Federal court rules police raid of barber shop excessive, unreasonable

The Strictly Skillz barbershop in Orlando was the site of a 2010 raid by state and local law enforcement that a federal court found to be excessive. (Photo: Orlando Sentinel)

The Strictly Skillz barbershop in Orlando was the site of a 2010 raid by state and local law enforcement that a federal court found to be excessive. (Photo: Orlando Sentinel)

A panel of judges chastised Florida sheriffs for a routine inspection of a barbershop that included masked officers, handcuffs, and illegal search as being a violation of the Constitution.

The three-judge panel held that deputes of the Orange County Sheriff’s Office violated the civil rights of those inside an Orlando barber shop during a warrantless raid of the business conducted in 2010. The court maintained that the deputies violated the barber’s Fourth Amendment rights to be free from unreasonable searches and seizures as they served as the “muscle” for a routine inspection of the business by the Florida Department of Business and Professional Regulation (DBPR).

Although the action had been ostensibly to check the licenses of the barbers as allowed by law, court documents tell of an armored and masked group of deputies who stormed the business with guns drawn, barking orders.
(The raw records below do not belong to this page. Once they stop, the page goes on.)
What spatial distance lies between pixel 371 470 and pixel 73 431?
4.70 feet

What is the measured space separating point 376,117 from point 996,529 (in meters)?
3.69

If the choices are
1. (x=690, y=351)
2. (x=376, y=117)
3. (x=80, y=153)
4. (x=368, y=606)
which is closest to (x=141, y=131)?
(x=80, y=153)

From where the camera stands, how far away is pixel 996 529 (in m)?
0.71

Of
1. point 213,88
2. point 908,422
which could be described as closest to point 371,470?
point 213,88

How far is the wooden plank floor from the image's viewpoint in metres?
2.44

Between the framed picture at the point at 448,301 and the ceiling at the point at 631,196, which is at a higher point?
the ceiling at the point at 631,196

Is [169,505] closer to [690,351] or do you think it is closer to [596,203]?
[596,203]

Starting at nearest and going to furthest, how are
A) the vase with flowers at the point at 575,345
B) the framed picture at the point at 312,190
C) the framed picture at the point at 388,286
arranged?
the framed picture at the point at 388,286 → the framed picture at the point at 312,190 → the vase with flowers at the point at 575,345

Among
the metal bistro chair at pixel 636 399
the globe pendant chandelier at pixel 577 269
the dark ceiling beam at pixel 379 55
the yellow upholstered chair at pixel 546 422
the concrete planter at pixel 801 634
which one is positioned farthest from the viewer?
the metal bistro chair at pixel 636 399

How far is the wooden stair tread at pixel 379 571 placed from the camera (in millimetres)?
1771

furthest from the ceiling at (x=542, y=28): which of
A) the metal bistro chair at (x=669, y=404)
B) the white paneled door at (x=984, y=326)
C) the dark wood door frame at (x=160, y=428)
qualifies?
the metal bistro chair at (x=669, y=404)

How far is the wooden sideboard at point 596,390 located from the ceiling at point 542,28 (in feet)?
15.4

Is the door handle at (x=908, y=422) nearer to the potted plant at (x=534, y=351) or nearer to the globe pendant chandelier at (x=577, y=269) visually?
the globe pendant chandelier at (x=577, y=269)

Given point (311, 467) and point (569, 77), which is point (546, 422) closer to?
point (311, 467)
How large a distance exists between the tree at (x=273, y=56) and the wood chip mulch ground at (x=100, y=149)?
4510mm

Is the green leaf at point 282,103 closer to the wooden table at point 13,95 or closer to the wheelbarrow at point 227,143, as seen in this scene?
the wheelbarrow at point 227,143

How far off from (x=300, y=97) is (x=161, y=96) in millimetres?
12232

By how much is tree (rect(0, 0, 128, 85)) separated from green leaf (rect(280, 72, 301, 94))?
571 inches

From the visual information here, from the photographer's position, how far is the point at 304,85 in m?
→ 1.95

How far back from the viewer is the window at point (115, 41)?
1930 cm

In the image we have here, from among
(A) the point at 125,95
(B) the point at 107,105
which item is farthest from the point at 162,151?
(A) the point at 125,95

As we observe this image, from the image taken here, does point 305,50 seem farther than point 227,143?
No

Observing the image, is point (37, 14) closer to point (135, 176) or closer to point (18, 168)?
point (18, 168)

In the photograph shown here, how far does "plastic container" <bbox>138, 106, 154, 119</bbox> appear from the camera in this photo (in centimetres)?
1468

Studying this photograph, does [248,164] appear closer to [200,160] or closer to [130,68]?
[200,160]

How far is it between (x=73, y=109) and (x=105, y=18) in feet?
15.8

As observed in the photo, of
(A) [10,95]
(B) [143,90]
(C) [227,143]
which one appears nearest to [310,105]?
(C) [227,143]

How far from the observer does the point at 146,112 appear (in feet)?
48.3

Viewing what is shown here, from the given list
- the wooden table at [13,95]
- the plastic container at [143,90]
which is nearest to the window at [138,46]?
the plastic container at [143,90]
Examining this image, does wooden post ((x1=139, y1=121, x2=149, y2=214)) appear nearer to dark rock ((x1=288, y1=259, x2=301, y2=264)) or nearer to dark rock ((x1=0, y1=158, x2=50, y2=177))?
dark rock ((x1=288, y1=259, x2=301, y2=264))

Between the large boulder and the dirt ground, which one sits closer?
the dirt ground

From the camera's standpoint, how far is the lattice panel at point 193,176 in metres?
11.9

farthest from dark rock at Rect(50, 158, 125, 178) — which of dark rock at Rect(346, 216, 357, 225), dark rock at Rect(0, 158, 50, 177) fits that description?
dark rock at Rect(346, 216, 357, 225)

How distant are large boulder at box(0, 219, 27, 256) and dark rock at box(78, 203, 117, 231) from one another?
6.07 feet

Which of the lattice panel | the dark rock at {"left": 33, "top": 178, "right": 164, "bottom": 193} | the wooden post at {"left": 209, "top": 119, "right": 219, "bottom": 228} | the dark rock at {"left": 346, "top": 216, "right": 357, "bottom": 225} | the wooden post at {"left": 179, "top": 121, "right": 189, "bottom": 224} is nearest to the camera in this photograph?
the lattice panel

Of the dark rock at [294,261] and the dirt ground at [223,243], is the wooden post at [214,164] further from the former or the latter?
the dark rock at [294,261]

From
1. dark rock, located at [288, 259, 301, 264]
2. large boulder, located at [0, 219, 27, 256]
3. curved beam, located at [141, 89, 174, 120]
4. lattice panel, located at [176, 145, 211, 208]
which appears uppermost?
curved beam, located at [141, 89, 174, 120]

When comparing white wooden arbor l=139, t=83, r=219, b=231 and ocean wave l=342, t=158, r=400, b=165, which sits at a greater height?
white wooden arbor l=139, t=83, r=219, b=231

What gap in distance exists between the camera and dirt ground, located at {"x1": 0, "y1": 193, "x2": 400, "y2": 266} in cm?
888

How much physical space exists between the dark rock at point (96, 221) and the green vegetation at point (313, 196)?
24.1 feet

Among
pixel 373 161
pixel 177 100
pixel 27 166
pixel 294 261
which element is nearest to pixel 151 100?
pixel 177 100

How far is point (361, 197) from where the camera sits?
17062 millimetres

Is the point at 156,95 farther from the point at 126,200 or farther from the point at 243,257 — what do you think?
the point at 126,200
“We first held nineteen years ago that conducting a run-of-the-mill administrative inspection as though it is a criminal raid, when no indication exists that safety will be threatened by the inspection, violates clearly established Fourth Amendment rights,” wrote Judge Robin S. Rosenbaum of the U.S. Court of Appeals for the Eleventh Circuit in the panel’s ruling on Berry v Leslie last week.

“We reaffirmed that principle in 2007 when we held that other deputies of the very same Orange County Sheriff’s Office who participated in a similar warrantless criminal raid under the guise of executing an administrative inspection were not entitled to qualified immunity…Today, we repeat that same message once again. We hope that the third time will be the charm,” Rosenbaum said.

Rosenbaum, a recent appointment from President Obama, and Judge Charles R. Wilson, an appointment by President Clinton, held the majority of the three-jurist panel. Judge William H. Pryor, a 2004 appointment of President George W. Bush, dissented on part and concurred on part.

The action that gave birth to the federal lawsuit occurred on August 21, 2010 when members of the OCSO descended on Strictly Skillz barbershop which, being just before the first day of school, was packed with customers. According to court documents, eight to ten deputies, including narcotics agents, blocked the entrances and exits so that no one could leave, then handcuffed and searched the occupants of the business. This was so that regulatory inspectors from the DBPR could verify that the facility and those who were working there were properly licensed by the state to give haircuts.

Barbering without a license is a second-degree misdemeanor in Florida. Although a series of similar raids conducted by the DBPR on nine other shops led to 35 arrests on the seldom-used charge, the barbers at Strictly Skillz were within the law.

A number of the barbers were handcuffed and detained for approximately an hour while deputies, not DBPR inspectors, searched their workstations and parts of the building that were not connected with cutting hair, although the agency had not procured a search warrant.

One of the barbers, a lawful concealed carry permit holder, was disarmed after he was handcuffed. According to court documents, when the legally armed barber asked deputies what he had done wrong, he was told, “It’s a pretty big book, I’m pretty sure I can find something in here to take you to jail for.”

When OCSO agents and deputies in fact found no violations, the barbers were released. No citations were issued or charges filed by either DBPR or deputies as a result of the inspection.

The court was not impressed by the fact DBPR field inspectors had conducted a walk-through of Strictly Skillz just two days before the raid, in which they verified that the barbers’ licenses were valid and found no violations. DBPR is permitted to inspect a barbershop only once every two years. Judge Rosenbaum wrote that this fact made the “show of force and search were all the more unreasonable.”

In the end, the majority of the panel held that the action the deputies named as defendants in the lawsuit were involved in was not an inspection for barber licenses, which they were not authorized to perform, but an unlawful, warrantless search. As such, they affirmed a lower court’s ruling that the deputies were not immune from civil liability from the barber plantiffs.

“Here — where the authorized purpose of the inspection was simply to check for barbering licenses and sanitation violations, and there is no indication that the defendants had any reason to believe that the inspection would be met with violence — the manner in which the supposed inspection of Strictly Skillz was undertaken was unreasonable from its inception and was, in fact, a search,” wrote Rosenbaum.

Judge Pryor, in his dissent, concurred with the majority that an unlawful search was held that violated the barber’s civil rights, however he argued that the argument presented against one of the deputies was not compelling enough to rule against all of them.

According to the Orlando Sentinel, an internal review of the raid on Strickly Skillz by the DBPR led to a settlement with the barbers after the agency found evidence of wrongdoing by three of its employees, who were terminated.